Le projet prévoit l’instauration d’un fonds de solidarité alimenté par des contributions de l’État, des collectivités locales et, le cas échéant, de partenaires privés. Ce fonds serait destiné à financer des actions de restauration des cours d’eau, de renaturation des berges, d’amélioration des infrastructures de drainage et de mise en place de mesures d’atténuation (zones d’expansion, ouvrages de protection, systèmes d’alerte). Le texte prévoit également la mise en place d’un dispositif de suivi et d’évaluation des projets financés, ainsi que la possibilité d’accorder des subventions ou des prêts à taux préférentiels aux projets répondant à des critères de durabilité et d’efficacité.
Il s’agit d’une proposition de loi ordinaire déposée le 30 septembre 2025 à l’Assemblée nationale, initiée conjointement par des députés et des sénateurs.

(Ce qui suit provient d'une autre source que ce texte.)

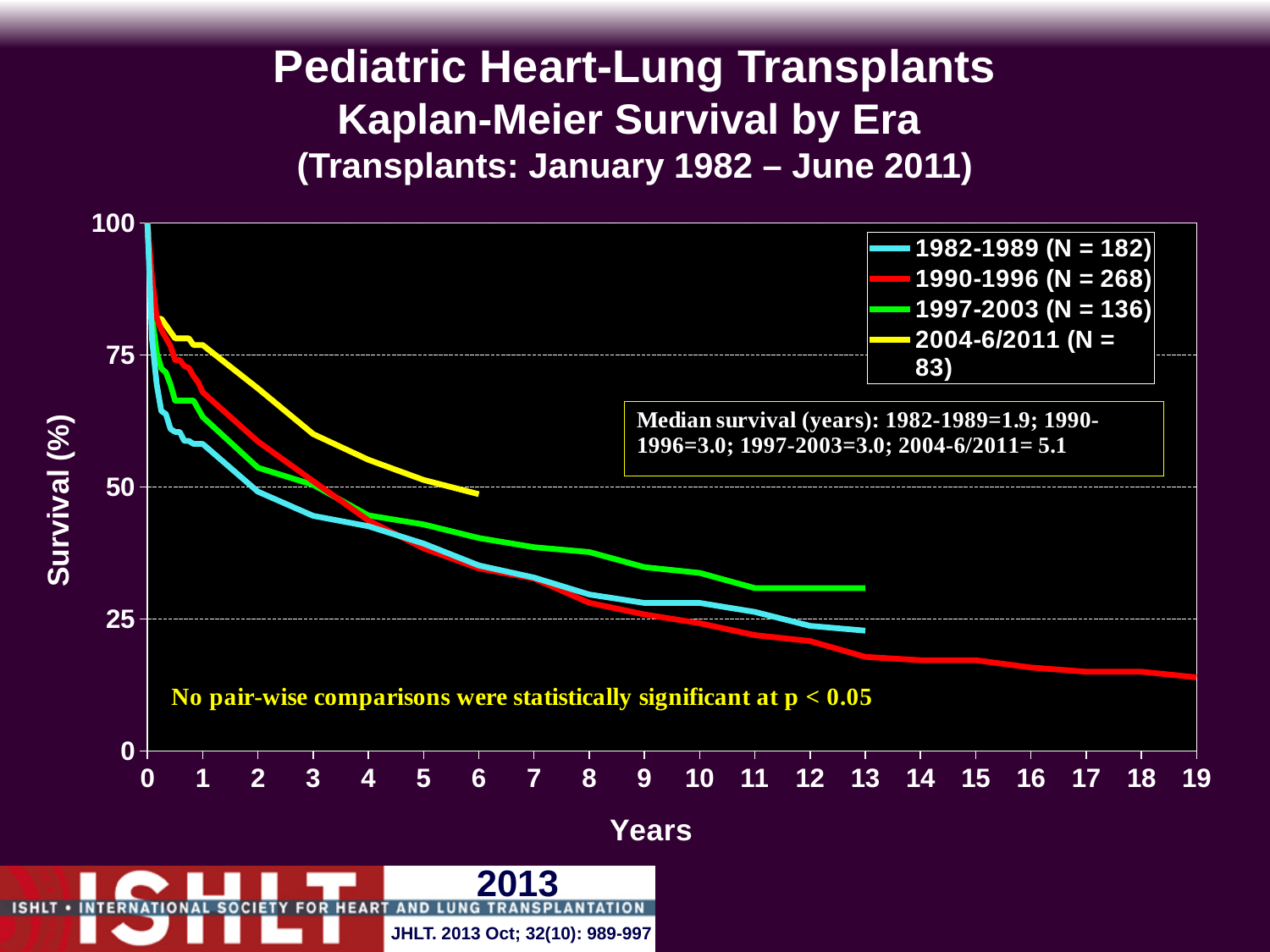
At 10 years, which era has higher survival: 1997-2003 or 1990-1996? 1997-2003 Is the survival value for the 1990-1996 era at 19 years greater or less than 25? less How many transplants (N) are in the 1990-1996 era? 268 What kind of chart is shown on the slide? line chart Do the survival curves rise or fall as years increase? fall How many series does the legend list? 4 What is the difference in median survival (years) between the 2004-6/2011 era and the 1982-1989 era? 3.2 Which era has the highest median survival? 2004-6/2011 What is the median survival in years for the 1982-1989 era? 1.9 Which era has the lowest median survival? 1982-1989 What is the median survival in years for the 2004-6/2011 era? 5.1 Is the survival value for the 1997-2003 era at 13 years greater or less than 25? greater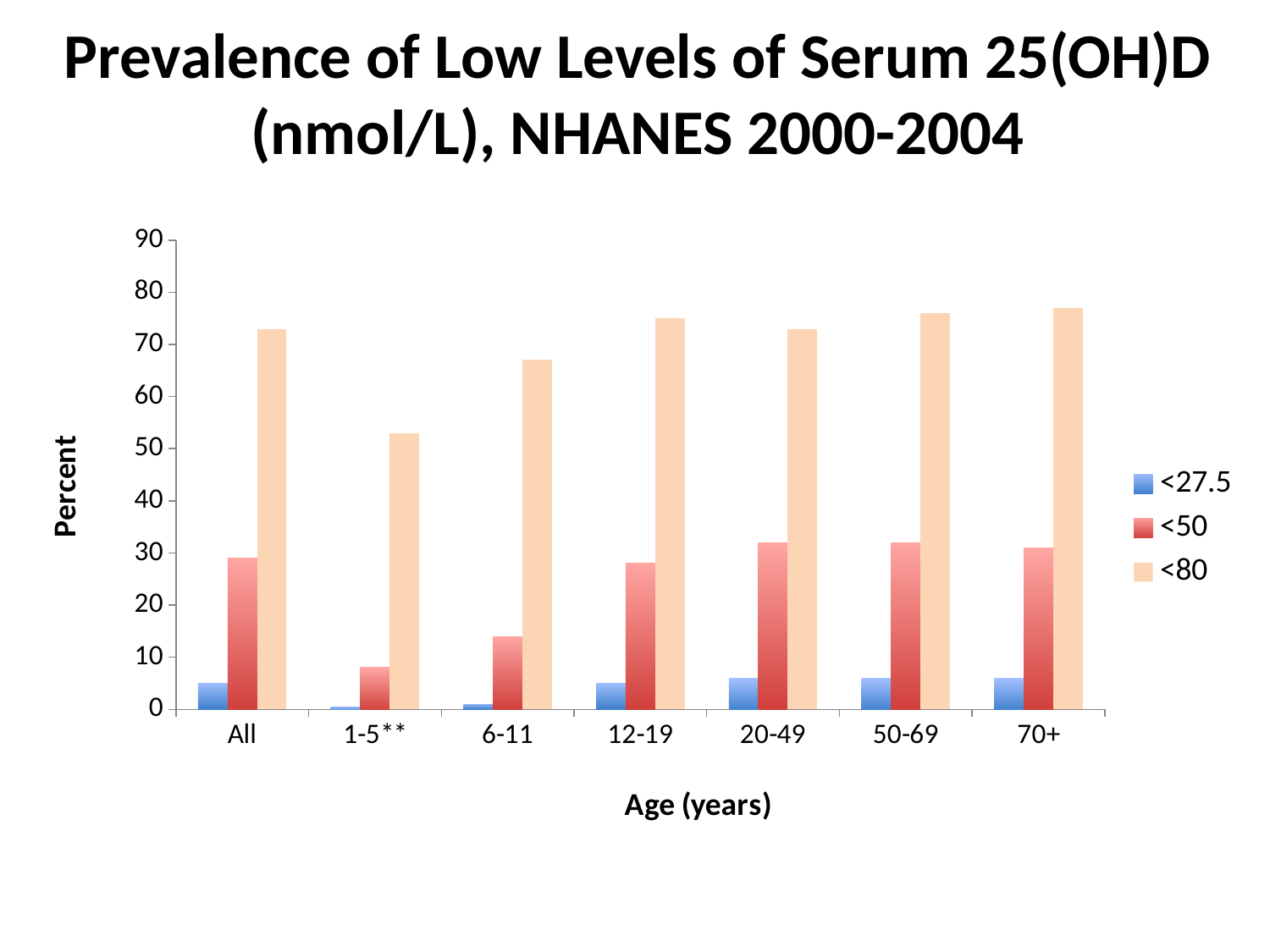
What kind of chart is shown on the slide? bar chart What is the title of the x axis? Age (years) How many series does the legend list? 3 Is the <80 value for the 1-5** age group greater or less than 60? less Is the <80 value for the 6-11 age group greater or less than 60? greater Is the <50 value for the All category greater or less than 20? greater Which age category has the lowest value for the <80 series? 1-5** For the <50 series, which is larger: the value for 12-19 or the value for 6-11? 12-19 How many age categories are shown on the x axis? 7 Which age category has the lowest value for the <50 series? 1-5** For the <80 series, which is larger: the value for 6-11 or the value for 1-5**? 6-11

La proposition est donc soumise à la procédure législative classique : examen en première lecture à l’Assemblée, transmission au Sénat pour une seconde lecture, puis adoption éventuelle après éventuel navette entre les deux chambres. Le texte est encore en phase de discussion et n’a pas encore été adopté.
Le résumé ci‑dessus repose uniquement sur le titre et les métadonnées du texte. Le contenu détaillé, les modalités précises de financement, les critères d’éligibilité et les mécanismes de contrôle restent à vérifier sur le texte complet disponible sur Légifrance.
Modèle : gpt-oss-120b · Prompt : v1 · Généré le 14 mai 2026.